## Do this
Rewrite the rows from the line with "Is (379,671) farther" through the end of the rows, swapping "farther" for "further" and leaving everything else unchanged.

---------- Entries provided

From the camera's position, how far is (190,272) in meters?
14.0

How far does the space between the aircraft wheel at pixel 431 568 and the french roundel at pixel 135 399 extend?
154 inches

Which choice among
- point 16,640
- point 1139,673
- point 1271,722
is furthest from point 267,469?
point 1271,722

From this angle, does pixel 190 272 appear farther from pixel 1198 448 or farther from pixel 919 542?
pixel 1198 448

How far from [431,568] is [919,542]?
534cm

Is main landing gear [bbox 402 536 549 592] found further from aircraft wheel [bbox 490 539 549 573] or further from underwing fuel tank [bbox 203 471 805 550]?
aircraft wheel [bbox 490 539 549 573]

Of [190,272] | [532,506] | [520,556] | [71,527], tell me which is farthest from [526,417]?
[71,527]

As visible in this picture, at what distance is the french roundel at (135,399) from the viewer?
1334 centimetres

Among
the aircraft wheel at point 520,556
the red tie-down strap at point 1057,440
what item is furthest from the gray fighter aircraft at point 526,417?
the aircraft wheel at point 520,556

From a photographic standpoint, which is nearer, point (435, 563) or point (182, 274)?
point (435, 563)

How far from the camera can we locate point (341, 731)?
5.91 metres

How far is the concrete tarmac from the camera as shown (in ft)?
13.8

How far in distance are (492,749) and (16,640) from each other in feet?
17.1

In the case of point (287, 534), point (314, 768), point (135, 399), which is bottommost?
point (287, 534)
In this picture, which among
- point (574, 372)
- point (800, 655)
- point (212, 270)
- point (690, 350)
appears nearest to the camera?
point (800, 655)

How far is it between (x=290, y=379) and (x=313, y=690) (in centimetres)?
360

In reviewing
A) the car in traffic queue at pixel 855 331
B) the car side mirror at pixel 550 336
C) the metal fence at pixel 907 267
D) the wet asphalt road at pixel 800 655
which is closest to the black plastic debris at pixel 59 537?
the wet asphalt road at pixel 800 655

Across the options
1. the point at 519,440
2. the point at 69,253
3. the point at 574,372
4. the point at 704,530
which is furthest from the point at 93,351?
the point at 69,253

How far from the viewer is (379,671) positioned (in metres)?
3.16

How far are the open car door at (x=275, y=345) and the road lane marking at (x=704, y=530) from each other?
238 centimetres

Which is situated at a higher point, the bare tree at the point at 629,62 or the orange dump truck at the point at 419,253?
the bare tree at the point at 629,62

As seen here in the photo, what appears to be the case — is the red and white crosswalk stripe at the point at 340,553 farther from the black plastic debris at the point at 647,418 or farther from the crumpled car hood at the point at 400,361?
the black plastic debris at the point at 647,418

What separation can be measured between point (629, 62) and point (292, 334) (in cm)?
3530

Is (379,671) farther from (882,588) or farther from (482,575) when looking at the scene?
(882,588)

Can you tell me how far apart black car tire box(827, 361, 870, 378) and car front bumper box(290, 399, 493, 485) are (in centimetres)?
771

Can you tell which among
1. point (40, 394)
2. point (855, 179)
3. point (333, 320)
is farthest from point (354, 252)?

--------------------

## Exercise solution
Is (379,671) further from (882,588) or further from (482,575) when looking at the scene?
(882,588)

Can you tell me how far apart black car tire box(827, 361, 870, 378) and car front bumper box(290, 399, 493, 485) are (in centimetres)?
771

Can you tell which among
1. point (40, 394)
2. point (855, 179)
3. point (333, 320)
is farthest from point (354, 252)?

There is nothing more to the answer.